The pandemic has also brought to light weaknesses in health care infrastructure in these communities. For instance, practitioners have had trouble getting severely ill patients transferred to better equipped hospitals. In March, there were two super-spreader events from funerals in Hotz’s community. “We ended up getting this incredible surge at one time when it first came out. We had an equivalent infection, hospitalization, and death rate as New York City,” he said. To accommodate the surge when the local hospital filled, temporary, separate facilities were built for COVID patients, and the National Guard was deployed to help.
Ongoing hospital closures add to the difficulty of recruiting doctors to rural communities. The job of local primary care physicians becomes more challenging when they lose support of a local hospital, and with it, emergency medicine services and specialists. As a result, doctors can find themselves practicing outside of their comfort zone, practicing a broader scope of medicine than their urban colleagues — from delivering babies to administering emergency care — on a regular basis.
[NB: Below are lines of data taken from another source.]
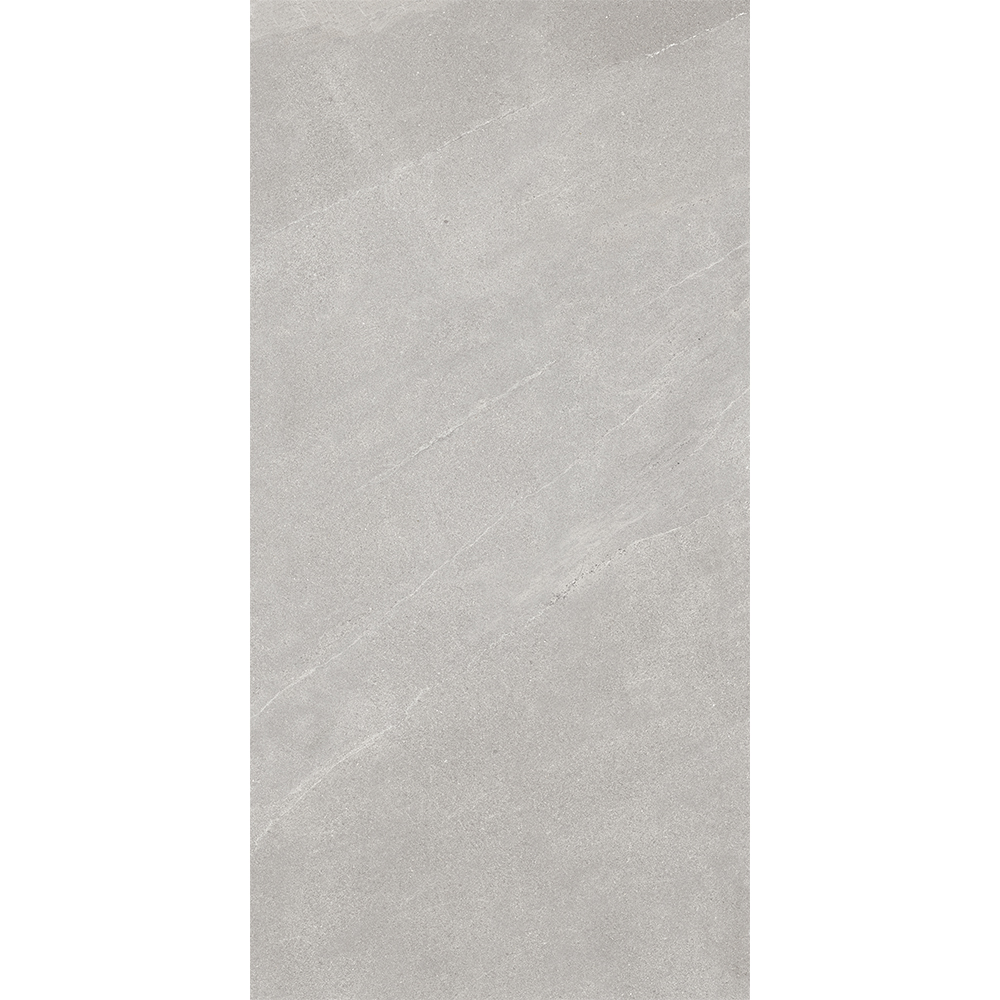 tm23070014-3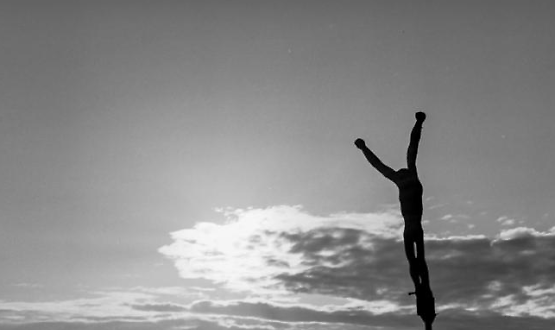 &ldquo;Il Po, le golene, la sua gente&rdquo; fotografica di Davide Magri
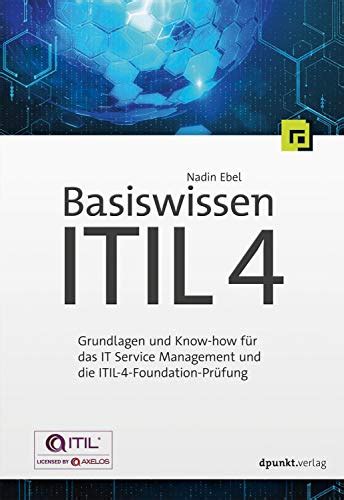 ITIL-4-Transition-German Prüfung.pdf
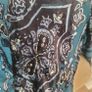 Monsoon Blouse Image 6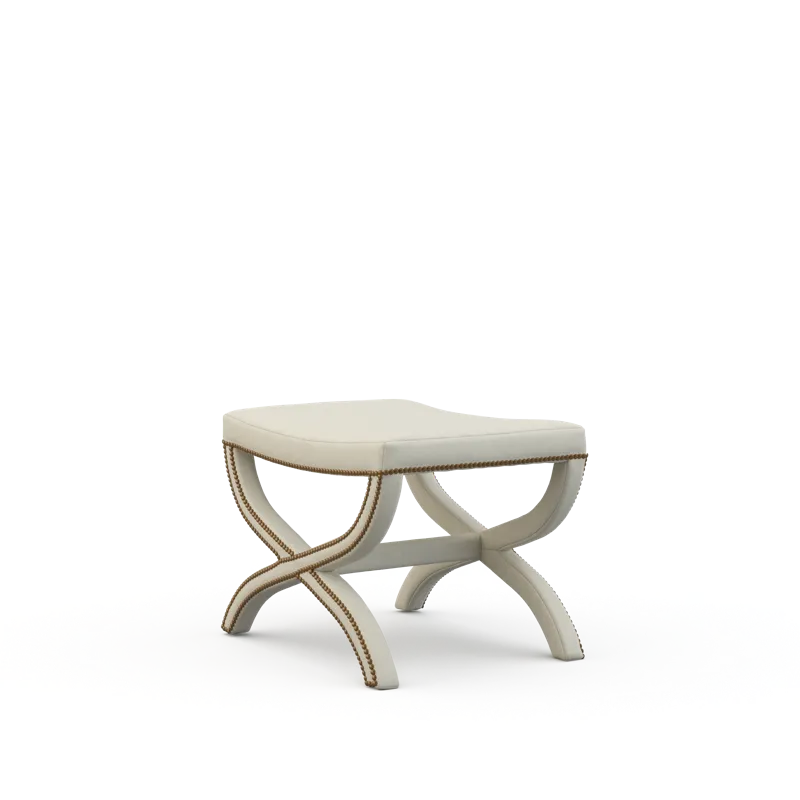 Ottoman
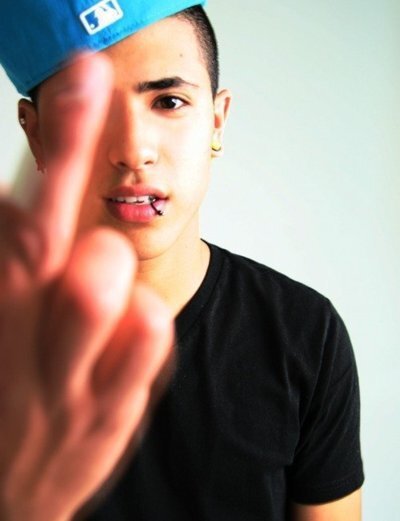 Love You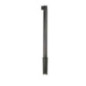 Mini pump for bike / scooter FSPMP-038-1 black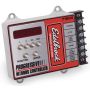 Edelbrock 71900 Nitrous ProgressIVe Nitrous Controller 32 Bit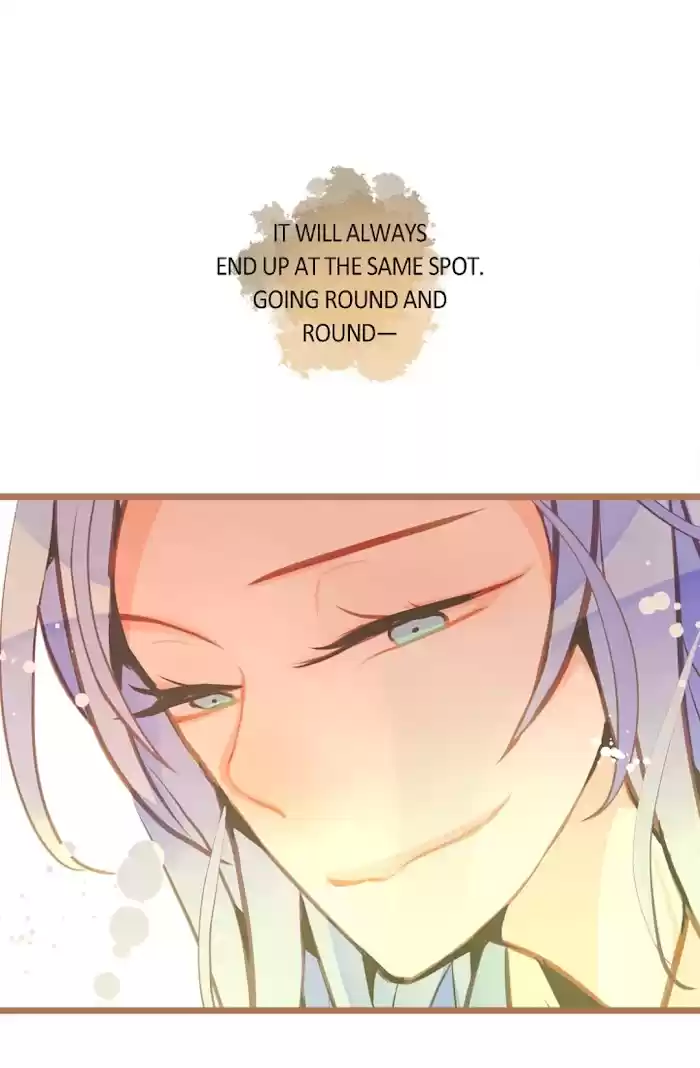 The 13Th Night Chapter 55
Rural hospitals often have lower patient volumes and are more reliant on public payers (Medicare and Medicaid). They also have much smaller profit margins than urban hospitals, and profitability is a reliable predictor of if a hospital will close or not.
Since 2010, roughly 120 rural hospitals have closed, and nearly a quarter of rural hospitals are currently vulnerable to closure. Among the states most at risk for rural hospital closures are the ones that have not expanded Medicaid under the Affordable Care Act.
The hospitals that remain open are often small and sometimes rely on local primary care physicians to work in them. In Texas, which has had the most hospital closures of any state since 2010, Billings said he is often pulled away from his clinic to attend to hospital needs. “We’re now also having to do more and more hospital work, and we are also delivering babies. And that’s a lot to ask of a generalist physician,” he said.
Like hospitals, rural clinics that serve many Medicaid, Medicare and uninsured patients are also often strapped financially.
In Georgia, which is not a Medicaid expansion state, Hotz says reimbursement rates are so low that some rural areas can’t afford to run federally supported community health centers designed to provide care in underserved areas.
All of these factors make it harder for doctors to maintain practices and make rural areas less attractive to new practitioners. “That rural health care where you’re the only doc, it’s not economically feasible,” said Hotz.
“The same reason that the National Service Corps was created 50 years ago still exists today,” Billings said. “We still have a maldistribution of the health, workforce and resources in our country.”
The pandemic has put the problem in stark relief. “There was already a strain and now that strain is much worse and much deeper because of the pandemic,” said Amanda Pears Kelly, a representative for the Association of Clinicians for the Underserved, the lead NHSC advocacy group.
The 2021 COVID-19 stimulus package included $800 million to the NHSC, an infusion which enables state and local organizations “to immediately try to recruit and retain physicians” in the most vulnerable areas, said Pears Kelly.
Many states are incentivized to form their own scholarships, with a federal dollar-to-dollar matching model that helps offset training costs in return for practitioners to serve these vulnerable communities. Certain medical schools are also providing financial aid to those who choose to pursue primary care, but not necessarily in a rural location.
Many providers who are drawn to NHSC populations “feel that what they’re doing is a calling, that this is a mission,” Billings said. “We’re attempting to do domestic missionary work. And if not me, then who?”